◆ EXTRACTED DATA:
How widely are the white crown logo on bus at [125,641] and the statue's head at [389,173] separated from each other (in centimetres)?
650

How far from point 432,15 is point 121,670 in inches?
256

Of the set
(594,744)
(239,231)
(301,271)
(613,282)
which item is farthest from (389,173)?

◆ EXERCISE DESCRIPTION: Copy out all of the records above word for word, keeping every line as it appears.

◆ COMPLETE ANSWER:
How widely are the white crown logo on bus at [125,641] and the statue's head at [389,173] separated from each other (in centimetres)?
650

How far from point 432,15 is point 121,670 in inches?
256

Of the set
(594,744)
(239,231)
(301,271)
(613,282)
which item is farthest from (389,173)?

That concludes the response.